日本では他国から2か月ほど遅れて2009年1月24日と世界で最も遅く公開された(一部劇場では1月17日・1月18日に先行公開)。007シリーズの邦題が、英語のカタカナ表記ではなく、日本語となるのは、1989年公開の『007/消されたライセンス』以来。
配給
前作同様、配給はソニー・ピクチャーズ エンタテインメントが担当したが、Blu-ray DiscとDVDの発売元はソニー・ピクチャーズ エンタテインメントではなく、20世紀 フォックス ホーム エンターテイメント ジャパンが担当しており、以後のソニー配給のMGM作品でこの体制となっている。これは、ソニーがMGM作品におけるDVDなどの販売権を失ったからである[27]。Blu-rayは6月19日、DVDは6月26日とBlu-rayが1週間先行して発売された。
主題歌
映画タイトルとは異なった"Another Way To Die"を担当したのは、アリシア・キーズとザ・ホワイト・ストライプスなどで活躍するジャック・ホワイトとの共演、007シリーズ史上初のデュエットだったことなども含め、話題性は十分だった。イギリスのチャートでは、最高位9位と健闘したが、アメリカの『ビルボード』誌では、最高位81位だった。また、同サウンドトラック・アルバムはチャート入りしていない。
その他
- ボンドが着用する腕時計は、スイスの腕時計メーカーの「シーマスター プラネット・オーシャン 600M コーアクシャル クロノメーター」[28][29]であった。
- ボンドが着用するスーツは本作からトム・フォードになった[30]。
- ボランジェのシャンパンが登場した[31]。
- 007シリーズでは、過去の作品のシチュエーションを形を変え登場させることがよくある。今回、ジェマ・アータートン演じるフィールズがホテルのベッドで丸裸で全身オイルまみれにされ殺されるシーンは[注 1]、『ゴールドフィンガー』でシャーリー・イートン演じるジル・マスターソンが、同じくホテルのベッドで、裸で全身に金粉を塗られて殺されるシーンが元になっている[32][33]。
- BSジャパンの二度の放送は吹替版の新規製作、本編ノーカットに加え、オープニング・タイトルのモーショングラフィック日本語化、オープン・マット(Open Matte: 撮影~編集フォーマットの画面がよりワイドな画郭を得る目的で上下を隠される前段階)画面といったソフト化されていない要素も含む。
- 本作はボンドが自己紹介する際の台詞「The name is Bond, James Bond.」が登場しない作品である。

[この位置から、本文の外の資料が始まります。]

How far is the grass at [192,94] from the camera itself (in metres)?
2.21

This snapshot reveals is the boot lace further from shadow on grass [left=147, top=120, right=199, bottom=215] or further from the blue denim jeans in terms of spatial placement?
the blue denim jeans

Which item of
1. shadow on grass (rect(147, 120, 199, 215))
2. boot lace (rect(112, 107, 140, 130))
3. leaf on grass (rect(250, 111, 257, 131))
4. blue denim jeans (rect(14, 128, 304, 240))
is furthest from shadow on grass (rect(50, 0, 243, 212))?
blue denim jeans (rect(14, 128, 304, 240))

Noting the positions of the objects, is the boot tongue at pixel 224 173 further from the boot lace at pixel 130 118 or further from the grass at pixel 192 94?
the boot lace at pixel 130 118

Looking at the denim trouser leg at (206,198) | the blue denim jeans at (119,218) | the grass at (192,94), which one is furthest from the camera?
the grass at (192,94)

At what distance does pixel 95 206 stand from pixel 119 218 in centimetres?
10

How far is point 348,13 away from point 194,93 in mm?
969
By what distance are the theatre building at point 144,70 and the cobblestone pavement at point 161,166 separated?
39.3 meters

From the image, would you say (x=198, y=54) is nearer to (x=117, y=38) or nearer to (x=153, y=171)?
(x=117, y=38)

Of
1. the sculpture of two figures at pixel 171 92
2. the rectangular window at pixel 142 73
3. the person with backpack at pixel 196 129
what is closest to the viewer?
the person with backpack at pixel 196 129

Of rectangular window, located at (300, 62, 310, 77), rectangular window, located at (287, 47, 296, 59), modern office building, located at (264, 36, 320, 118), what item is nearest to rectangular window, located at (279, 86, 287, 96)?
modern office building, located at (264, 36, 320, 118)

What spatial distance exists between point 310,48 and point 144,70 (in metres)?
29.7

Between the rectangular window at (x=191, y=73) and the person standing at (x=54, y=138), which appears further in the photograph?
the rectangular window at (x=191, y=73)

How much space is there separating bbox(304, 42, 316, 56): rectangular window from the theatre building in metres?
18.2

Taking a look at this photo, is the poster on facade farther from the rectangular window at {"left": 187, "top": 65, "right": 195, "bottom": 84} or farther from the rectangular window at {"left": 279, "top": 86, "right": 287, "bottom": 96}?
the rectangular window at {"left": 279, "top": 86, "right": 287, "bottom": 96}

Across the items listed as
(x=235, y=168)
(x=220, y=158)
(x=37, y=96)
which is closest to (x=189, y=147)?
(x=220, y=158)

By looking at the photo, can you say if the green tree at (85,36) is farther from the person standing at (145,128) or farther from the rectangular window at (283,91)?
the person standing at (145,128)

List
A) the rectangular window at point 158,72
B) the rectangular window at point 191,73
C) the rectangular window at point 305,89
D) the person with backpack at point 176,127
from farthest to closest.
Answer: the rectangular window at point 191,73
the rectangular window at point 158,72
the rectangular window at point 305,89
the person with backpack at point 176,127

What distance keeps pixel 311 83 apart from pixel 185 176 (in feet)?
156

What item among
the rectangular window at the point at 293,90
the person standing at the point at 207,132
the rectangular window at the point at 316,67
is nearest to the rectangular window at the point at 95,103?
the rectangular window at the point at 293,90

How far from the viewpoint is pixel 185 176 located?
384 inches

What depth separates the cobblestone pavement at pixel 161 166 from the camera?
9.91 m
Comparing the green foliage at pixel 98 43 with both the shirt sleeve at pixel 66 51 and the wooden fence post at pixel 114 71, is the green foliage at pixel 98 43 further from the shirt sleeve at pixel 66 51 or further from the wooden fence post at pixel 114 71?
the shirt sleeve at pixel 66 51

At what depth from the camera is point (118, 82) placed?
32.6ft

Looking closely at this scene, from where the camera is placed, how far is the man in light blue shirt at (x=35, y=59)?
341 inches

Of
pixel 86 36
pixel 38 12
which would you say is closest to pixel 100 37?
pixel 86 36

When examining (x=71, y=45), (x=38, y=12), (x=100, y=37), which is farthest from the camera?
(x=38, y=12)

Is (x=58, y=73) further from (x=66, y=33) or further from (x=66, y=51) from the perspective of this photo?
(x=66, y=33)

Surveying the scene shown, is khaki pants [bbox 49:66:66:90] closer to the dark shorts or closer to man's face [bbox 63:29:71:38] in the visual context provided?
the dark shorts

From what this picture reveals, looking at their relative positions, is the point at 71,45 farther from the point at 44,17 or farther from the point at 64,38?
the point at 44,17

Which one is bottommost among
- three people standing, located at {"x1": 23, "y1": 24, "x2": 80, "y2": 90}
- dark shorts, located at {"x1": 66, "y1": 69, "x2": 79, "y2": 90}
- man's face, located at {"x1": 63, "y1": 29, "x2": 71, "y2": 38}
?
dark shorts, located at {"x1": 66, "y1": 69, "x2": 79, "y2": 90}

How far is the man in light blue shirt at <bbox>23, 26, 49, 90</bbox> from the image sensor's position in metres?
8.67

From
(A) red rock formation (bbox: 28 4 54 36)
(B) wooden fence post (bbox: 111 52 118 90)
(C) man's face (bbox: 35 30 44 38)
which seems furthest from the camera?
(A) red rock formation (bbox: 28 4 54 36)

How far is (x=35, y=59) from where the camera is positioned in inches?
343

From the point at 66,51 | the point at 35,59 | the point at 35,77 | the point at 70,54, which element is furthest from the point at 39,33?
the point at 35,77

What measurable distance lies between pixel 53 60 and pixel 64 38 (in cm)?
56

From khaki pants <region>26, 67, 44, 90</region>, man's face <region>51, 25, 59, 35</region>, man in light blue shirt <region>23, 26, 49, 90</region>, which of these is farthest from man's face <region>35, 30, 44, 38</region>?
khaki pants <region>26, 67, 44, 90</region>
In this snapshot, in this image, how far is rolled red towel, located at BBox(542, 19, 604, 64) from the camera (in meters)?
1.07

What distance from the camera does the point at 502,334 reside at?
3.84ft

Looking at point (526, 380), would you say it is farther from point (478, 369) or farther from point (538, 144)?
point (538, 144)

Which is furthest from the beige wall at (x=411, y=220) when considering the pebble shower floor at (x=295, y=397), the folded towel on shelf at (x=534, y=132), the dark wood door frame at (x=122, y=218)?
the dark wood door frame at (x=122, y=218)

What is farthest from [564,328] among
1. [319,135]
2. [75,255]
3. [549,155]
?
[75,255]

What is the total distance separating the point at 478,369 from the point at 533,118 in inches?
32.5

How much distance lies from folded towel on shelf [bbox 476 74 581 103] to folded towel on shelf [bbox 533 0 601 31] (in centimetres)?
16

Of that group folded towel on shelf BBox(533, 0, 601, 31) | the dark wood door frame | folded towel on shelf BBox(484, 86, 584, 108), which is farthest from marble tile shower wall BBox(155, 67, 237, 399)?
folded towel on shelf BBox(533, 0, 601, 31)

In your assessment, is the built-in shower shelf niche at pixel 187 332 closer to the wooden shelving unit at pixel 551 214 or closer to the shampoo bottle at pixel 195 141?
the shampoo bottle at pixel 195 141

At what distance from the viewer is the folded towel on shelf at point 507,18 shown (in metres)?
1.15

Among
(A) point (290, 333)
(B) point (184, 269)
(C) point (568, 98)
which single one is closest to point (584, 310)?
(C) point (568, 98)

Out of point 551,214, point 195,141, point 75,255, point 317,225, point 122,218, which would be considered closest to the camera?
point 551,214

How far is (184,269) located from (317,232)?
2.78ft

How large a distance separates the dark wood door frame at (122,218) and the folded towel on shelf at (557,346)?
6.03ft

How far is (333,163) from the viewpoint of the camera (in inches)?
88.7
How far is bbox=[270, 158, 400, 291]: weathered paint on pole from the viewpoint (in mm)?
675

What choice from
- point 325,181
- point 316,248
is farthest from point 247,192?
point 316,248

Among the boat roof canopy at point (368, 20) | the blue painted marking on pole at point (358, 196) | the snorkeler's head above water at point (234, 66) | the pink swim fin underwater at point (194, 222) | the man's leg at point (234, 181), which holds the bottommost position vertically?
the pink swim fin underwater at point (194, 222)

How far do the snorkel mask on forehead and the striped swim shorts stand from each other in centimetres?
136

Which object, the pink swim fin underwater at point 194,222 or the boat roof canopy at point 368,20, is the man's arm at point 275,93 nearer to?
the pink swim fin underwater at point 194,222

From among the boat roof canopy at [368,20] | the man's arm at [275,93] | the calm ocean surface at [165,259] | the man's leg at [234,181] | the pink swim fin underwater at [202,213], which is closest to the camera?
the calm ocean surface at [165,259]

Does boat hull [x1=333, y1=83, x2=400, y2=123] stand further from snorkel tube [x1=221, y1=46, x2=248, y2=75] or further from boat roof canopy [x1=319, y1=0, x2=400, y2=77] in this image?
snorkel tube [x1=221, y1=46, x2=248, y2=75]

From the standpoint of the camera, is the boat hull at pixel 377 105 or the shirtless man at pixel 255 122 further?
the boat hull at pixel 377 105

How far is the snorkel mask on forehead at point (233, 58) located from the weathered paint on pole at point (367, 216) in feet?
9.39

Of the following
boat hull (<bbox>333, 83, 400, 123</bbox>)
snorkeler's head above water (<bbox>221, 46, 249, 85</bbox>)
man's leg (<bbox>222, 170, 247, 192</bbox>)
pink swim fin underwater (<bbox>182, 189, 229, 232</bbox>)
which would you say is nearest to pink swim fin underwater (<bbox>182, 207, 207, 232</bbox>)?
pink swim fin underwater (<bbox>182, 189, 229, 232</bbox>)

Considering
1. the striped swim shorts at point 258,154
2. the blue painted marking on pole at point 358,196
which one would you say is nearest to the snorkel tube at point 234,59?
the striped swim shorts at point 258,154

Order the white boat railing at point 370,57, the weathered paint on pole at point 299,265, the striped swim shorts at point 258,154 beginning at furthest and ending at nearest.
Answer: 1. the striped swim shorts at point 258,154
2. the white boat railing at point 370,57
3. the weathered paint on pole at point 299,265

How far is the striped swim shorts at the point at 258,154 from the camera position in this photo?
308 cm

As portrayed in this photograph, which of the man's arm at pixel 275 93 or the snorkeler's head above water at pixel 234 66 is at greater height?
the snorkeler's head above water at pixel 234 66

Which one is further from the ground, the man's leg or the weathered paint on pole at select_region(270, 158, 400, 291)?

この台詞が登場しない同シリーズの作品は、『007は二度死ぬ』以来である。
Blu-ray/DVD
20世紀フォックス ホーム エンターテイメント ジャパンよりBlu-ray DiscとDVDが発売。
- Blu-ray
- DVD
キングレコードよりTV放送吹替キャスト・新録版DVDが発売。
- DVD
ワーナー・ブラザース ホームエンターテイメントよりBlu-ray DiscとDVDが発売。NBCユニバーサルが販売。